Boone and the women take a small boat to meet a freighter. The men on the freighter hold Boone, Jillian, and Lee at gunpoint, intending to collect the bounty. Boone tries to make a deal allowing the sailors to take the women to Cicero, but let him go free. Outraged, Jillian and Lee repeatedly hit Boone, to the amusement of the men on the ship. Meanwhile, K. C. sneaks onto the ship and holds a knife to the captain’s throat. Boone and the women escape with the cargo. While they are gone from Buddha's compound, Cicero sends helicopters to fire guns and launch grenades on the compound. Boone and the women return to find the place nearly destroyed. Buddha sends them away, saying Cicero’s men may return for them. He provides them a boat and tells Jillian he could not learn anything about her daughter’s whereabouts. Boone takes the women to a cave he uses as his headquarters. Boone and Jillian argue about finding Jaimie, but end up making love. At the Foundation compound, Sonya and her henchman, Gil, plot to kill Cicero, believing he is losing his grip on reality and will likely have them killed soon. Sonya and Gil make love. The next morning, Boone and the women sneak into Cicero’s compound and knock out several guards. When they are discovered, the rest of Cicero’s men shoot at them. Jillian goes to Cicero’s office demanding to know where her daughter is. He has no idea, but suggests Sonya knows. Cicero escapes from Jillian, but is knocked unconscious by Sonya and Gil, who take off in a helicopter. Cicero comes to and rushes to the helicopter, hanging onto the landing skid as it lifts off. Gil kicks Cicero’s hands and he falls to his death. Then Sonya shoots Gil, killing him. Boone flips a detonator switch and the helicopter explodes over the compound.

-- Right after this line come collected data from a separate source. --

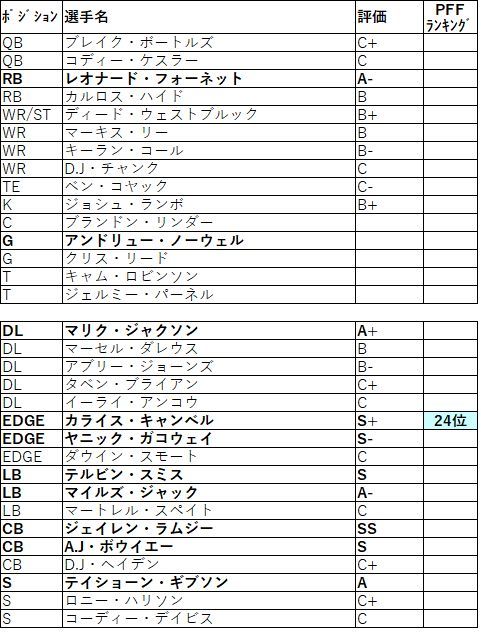 | ポジション | 選手名 | 評価 | PFF ランキング |
|---|---|---|---|
| QB | ブレイク・ボートルズ | C+ | |
| QB | コディー・ケスラー | C | |
| RB | レオナード・フォーネット | A- | |
| RB | カルロス・ハイド | B | |
| WR/ST | ディード・ウェストブルック | B+ | |
| WR | マーキス・リー | B | |
| WR | キーラン・コール | B- | |
| WR | D.J・チャンク | C | |
| TE | ベン・コヤック | C- | |
| K | ジョシュ・ランボ | B+ | |
| C | ブランドン・リンダー | | |
| G | アンドリュー・ノーウェル | | |
| G | クリス・リード | | |
| T | キャム・ロビンソン | | |
| T | ジェルミー・パーネル | | |

| | | | |
|---|---|---|---|
| DL | マリク・ジャクソン | A+ | |
| DL | マーセル・ダレウス | B | |
| DL | アブリー・ジョーンズ | B- | |
| DL | タベン・ブライアン | C+ | |
| DL | イーライ・アンコウ | C | |
| EDGE | カライス・キャンベル | S+ | 24位 |
| EDGE | ヤニック・ガコウェイ | S- | |
| EDGE | ダウイン・スモート | C | |
| LB | テルビン・スミス | S | |
| LB | マイルズ・ジャック | A- | |
| LB | マートレル・スペイト | C | |
| CB | ジェイレン・ラムジー | SS | |
| CB | A.J・ボウイエー | S | |
| CB | D.J・ヘイデン | C+ | |
| S | テイショーン・ギブソン | A | |
| S | ロニー・ハリソン | C+ | |
| S | コーディー・デイビス | C | |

As the women prepare to leave the country, Jillian and Boone share a tender good-bye. Jillian invites him to look her up if he ever returns to America. As the women fly into Los Angeles International Airport, Jillian thanks K. C. and Lee for their help, then goes to meet the press. Just as she begins her press conference, Jillian hears a small voice call, “Mommy.” She turns to see Jaimie rushing to her. They hug and are happily reunited.

==Cast==
- Nancy Allen as Jillian Grey
- Ted Shackelford as Boone
- Sal Landi as Gil
- Martin Landau as Cicero
- Michele Little as Lee
- Gina Gershon as K.C.
- Lotis Key as Sonya

==Production==

The film was shot on location in the Philippines, with additional scenes shot in Bronson Canyon, Griffith Park, Los Angeles, California, USA.

==Release==

After test screening at Pittsburgh in May 1987, Sweet Revenge opened on 11 September 1987 in limited release, earning $120,000 at thirty-four locations in its first three days of release.